Age-Banding for Children’s Books

Here’s a link to an article from British newspaper, The Sunday Telegraph, regarding the proposal made by most of the large publishers to begin banding children’s books with age-appropriate tags, and what author Philip Pullman has to say about it.

This would mean, that without prior author approval or input, books would be labeled +7, +9, +13/teen and so on.
With so many children turning away from reading I think the last thing we should be doing is to be directing them in any way to the books some authority feels they should be reading at a certain age. Let’s keep it wide open. Let kids read the books they’re ready to read when they want to. Let’s not squash that desire, that joy of discovery, that independence that allows a child to explore and choose their own book. Children vary so widely within their age groups anyway that the proposal is ludicrous. And this sort of smacks as censorship or a set-up for censorship in some way.
I grew up with two teacher parents and nothing was forbidden to me. It was not dictated when I could read a book. I made my way from my bookshelves to theirs in a kind of serpentine, organic ramble picking up books with an avid curiosity and the knowledge that a wealth of discovery lay within my reach. If a book’s themes were too mature then I put that book back on the shelf and came back to it when I was ready. I made my own choices.

2 thoughts on “Age-Banding for Children’s Books

  1. According to Fiona MacCarthy in her biography William Morris (pp. 5-6), Morris started to read Sir Walter Scott at the age of four and had (he claimed later) read all the Waverley novels by the age of seven. “He went on and on reading Walter Scott for ever…. Books to Morris had a magic.”

    Morris was born in 1834, so there were not very many children’s books around. He could not remember being taught to read; “nor could he envisage a time when he did not.”

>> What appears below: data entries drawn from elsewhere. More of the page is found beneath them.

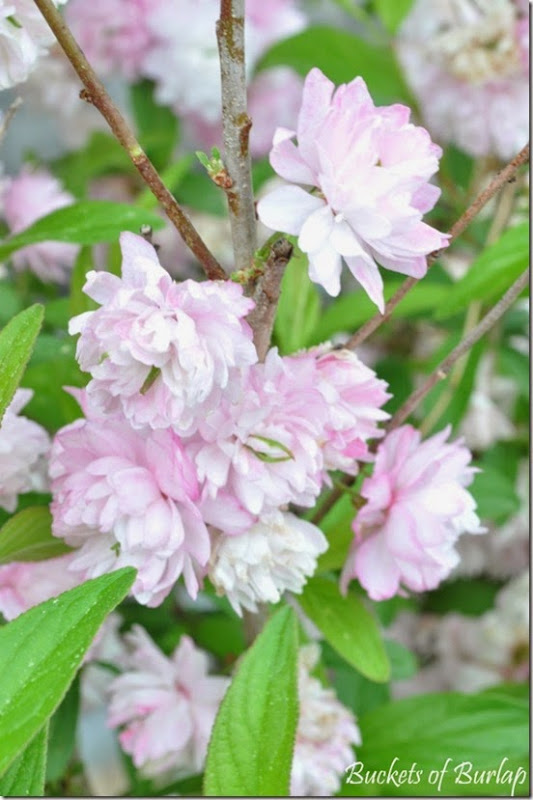 Spring garden 1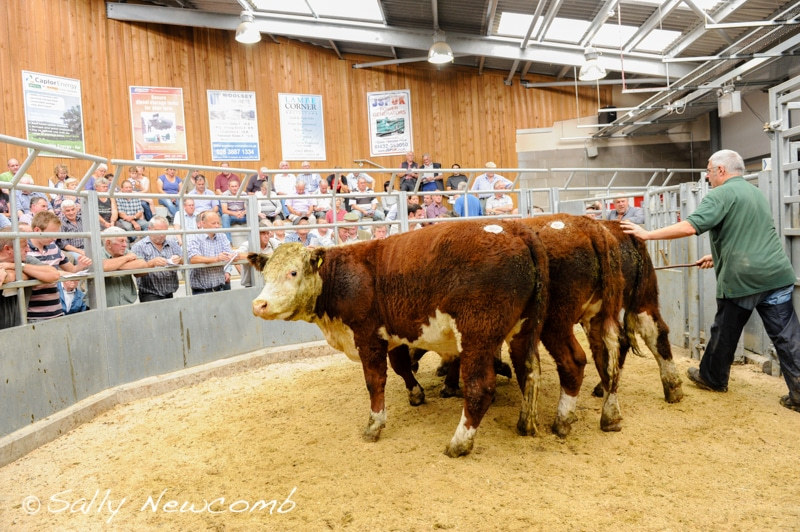 Cattle ring 15th September 2016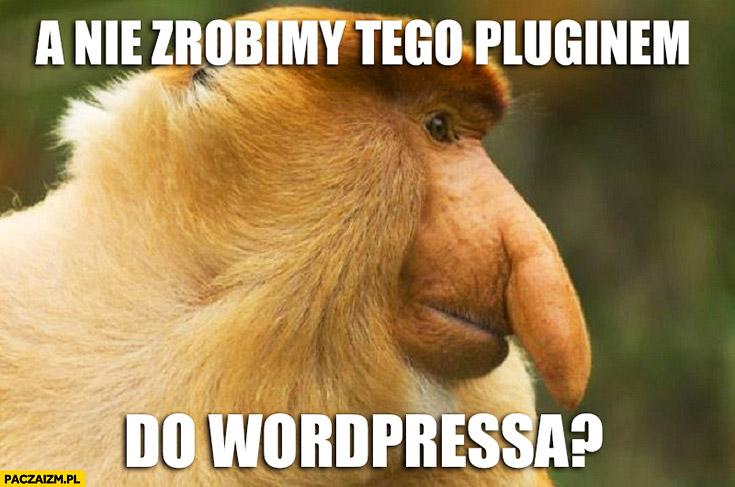 A nie zrobimy tego pluginem do WordPressa? Typowy Polak nosacz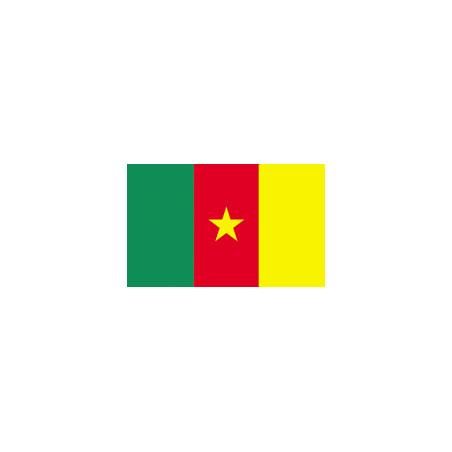 Cameroon flag,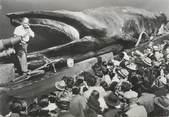 "Animaux CPSM ""La baleine géante Jonas"""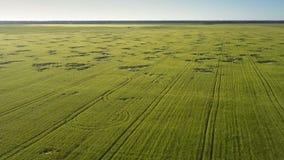 Groen tarwegebied tegen dicht bos op horizonantenne stock video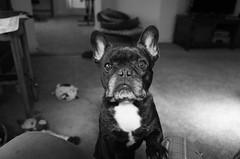 Impatient (Lainey1) Tags: bw monochrome oz ozzy dog frenchie bulldog lainey1 elainedudzinski frogdog zendog frenchbulldog ozzythefrenchie ricoh ricohgr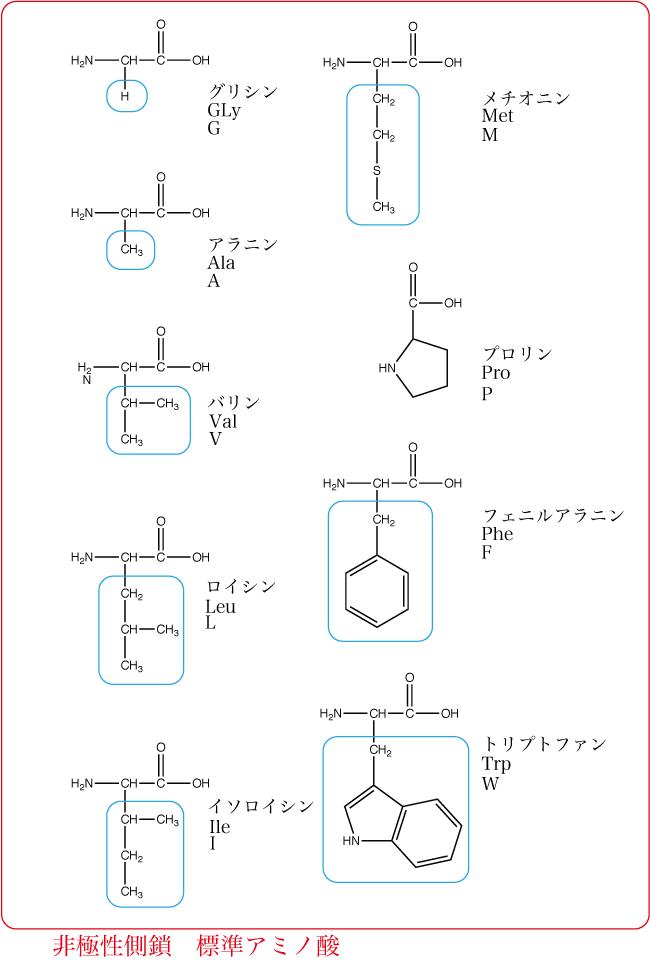 非極性側鎖標準アミノ酸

  2. Yes, that’s a good point. Reading certain books at different stages in one’s life is a wonderful experience. Philip Pullman’s His Dark Materials is a good example of this. One could read it at ages 10, 13, 18, as an adult.
    Or the books which are now classified as children’s books largely because of the subject matter (eg. they have elves, talking rabbits and wizards in them)- like The Hobbit, Lord of the Rings, Alice in Wonderland- but which were not necessarily intended by the author to be so labeled. Just think how much of the inner meaning you would miss if you only read Alice in Wonderland at age 11 and never again because it was labeled with a big sticker saying +11.